● **Problem**
Since only part of the records is wanted, repeat exactly the lines from the one containing "site SER_S13_C06." through the last line, both included.

● **Data for review**
▼

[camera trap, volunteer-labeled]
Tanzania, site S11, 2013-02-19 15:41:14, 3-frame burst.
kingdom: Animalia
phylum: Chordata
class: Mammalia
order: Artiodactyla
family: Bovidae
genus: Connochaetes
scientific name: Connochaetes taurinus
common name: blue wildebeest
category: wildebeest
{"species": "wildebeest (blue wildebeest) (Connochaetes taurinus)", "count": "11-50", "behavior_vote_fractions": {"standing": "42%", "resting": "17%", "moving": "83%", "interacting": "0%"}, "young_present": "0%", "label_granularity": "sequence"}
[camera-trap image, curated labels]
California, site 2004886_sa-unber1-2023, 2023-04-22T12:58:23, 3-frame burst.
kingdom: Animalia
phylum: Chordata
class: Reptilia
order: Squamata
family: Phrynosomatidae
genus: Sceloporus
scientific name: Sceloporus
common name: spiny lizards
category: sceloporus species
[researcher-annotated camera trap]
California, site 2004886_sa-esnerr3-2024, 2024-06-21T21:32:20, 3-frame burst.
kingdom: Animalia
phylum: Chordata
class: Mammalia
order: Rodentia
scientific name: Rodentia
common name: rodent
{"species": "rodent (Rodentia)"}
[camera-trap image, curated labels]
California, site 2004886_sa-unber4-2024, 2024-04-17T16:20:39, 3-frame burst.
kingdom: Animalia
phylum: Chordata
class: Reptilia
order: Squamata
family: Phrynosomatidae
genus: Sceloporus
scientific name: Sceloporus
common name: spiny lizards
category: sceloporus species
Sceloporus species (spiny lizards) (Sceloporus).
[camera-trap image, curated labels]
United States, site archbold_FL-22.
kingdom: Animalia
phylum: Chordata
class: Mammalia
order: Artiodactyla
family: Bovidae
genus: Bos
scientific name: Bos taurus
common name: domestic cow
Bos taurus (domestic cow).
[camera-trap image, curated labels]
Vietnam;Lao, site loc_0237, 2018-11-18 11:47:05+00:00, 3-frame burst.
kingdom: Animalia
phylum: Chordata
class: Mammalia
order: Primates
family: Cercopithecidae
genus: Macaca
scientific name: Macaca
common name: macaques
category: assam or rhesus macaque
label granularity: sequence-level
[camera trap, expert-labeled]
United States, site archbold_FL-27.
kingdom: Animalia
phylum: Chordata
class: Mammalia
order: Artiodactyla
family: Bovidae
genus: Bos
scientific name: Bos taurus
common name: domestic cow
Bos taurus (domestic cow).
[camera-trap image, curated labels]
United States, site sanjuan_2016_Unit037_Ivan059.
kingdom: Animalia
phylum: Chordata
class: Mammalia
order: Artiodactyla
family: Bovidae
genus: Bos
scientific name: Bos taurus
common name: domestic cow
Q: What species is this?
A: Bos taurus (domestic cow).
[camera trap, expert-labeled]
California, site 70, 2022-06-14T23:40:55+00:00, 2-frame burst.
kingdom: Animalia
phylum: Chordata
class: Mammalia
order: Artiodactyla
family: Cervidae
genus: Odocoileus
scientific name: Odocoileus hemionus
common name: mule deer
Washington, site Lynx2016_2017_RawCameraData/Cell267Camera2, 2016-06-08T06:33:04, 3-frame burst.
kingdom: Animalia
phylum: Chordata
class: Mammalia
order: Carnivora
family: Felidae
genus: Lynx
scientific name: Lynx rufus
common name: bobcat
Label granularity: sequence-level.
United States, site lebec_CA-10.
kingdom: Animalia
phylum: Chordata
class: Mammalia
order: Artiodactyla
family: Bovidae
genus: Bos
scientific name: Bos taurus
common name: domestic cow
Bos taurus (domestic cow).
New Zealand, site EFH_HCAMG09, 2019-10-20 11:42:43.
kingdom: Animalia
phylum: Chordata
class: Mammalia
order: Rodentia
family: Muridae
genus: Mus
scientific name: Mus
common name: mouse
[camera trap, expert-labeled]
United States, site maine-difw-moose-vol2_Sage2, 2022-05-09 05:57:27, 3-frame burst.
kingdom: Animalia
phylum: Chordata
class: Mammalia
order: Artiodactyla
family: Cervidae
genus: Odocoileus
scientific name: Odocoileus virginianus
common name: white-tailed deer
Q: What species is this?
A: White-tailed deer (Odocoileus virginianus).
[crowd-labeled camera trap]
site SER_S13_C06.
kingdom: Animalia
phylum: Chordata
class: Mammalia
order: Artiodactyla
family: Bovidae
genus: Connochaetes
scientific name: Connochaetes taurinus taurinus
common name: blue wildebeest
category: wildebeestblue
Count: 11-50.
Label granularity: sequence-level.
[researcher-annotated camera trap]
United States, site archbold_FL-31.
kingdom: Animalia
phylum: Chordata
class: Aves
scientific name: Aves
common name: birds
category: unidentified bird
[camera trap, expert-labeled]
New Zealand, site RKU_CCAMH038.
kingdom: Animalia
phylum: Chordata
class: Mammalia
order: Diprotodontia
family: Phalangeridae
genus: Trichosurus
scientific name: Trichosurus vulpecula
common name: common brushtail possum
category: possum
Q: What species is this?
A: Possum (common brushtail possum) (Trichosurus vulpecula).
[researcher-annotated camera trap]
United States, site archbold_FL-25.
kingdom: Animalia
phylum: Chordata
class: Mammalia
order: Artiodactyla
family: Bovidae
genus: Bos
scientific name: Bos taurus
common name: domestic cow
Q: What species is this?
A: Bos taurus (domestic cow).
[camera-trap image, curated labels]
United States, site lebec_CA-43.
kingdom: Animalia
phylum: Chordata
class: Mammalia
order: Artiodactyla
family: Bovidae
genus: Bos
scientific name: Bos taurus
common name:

▲

● **Result**
site SER_S13_C06.
kingdom: Animalia
phylum: Chordata
class: Mammalia
order: Artiodactyla
family: Bovidae
genus: Connochaetes
scientific name: Connochaetes taurinus taurinus
common name: blue wildebeest
category: wildebeestblue
Count: 11-50.
Label granularity: sequence-level.
[researcher-annotated camera trap]
United States, site archbold_FL-31.
kingdom: Animalia
phylum: Chordata
class: Aves
scientific name: Aves
common name: birds
category: unidentified bird
[camera trap, expert-labeled]
New Zealand, site RKU_CCAMH038.
kingdom: Animalia
phylum: Chordata
class: Mammalia
order: Diprotodontia
family: Phalangeridae
genus: Trichosurus
scientific name: Trichosurus vulpecula
common name: common brushtail possum
category: possum
Q: What species is this?
A: Possum (common brushtail possum) (Trichosurus vulpecula).
[researcher-annotated camera trap]
United States, site archbold_FL-25.
kingdom: Animalia
phylum: Chordata
class: Mammalia
order: Artiodactyla
family: Bovidae
genus: Bos
scientific name: Bos taurus
common name: domestic cow
Q: What species is this?
A: Bos taurus (domestic cow).
[camera-trap image, curated labels]
United States, site lebec_CA-43.
kingdom: Animalia
phylum: Chordata
class: Mammalia
order: Artiodactyla
family: Bovidae
genus: Bos
scientific name: Bos taurus
common name:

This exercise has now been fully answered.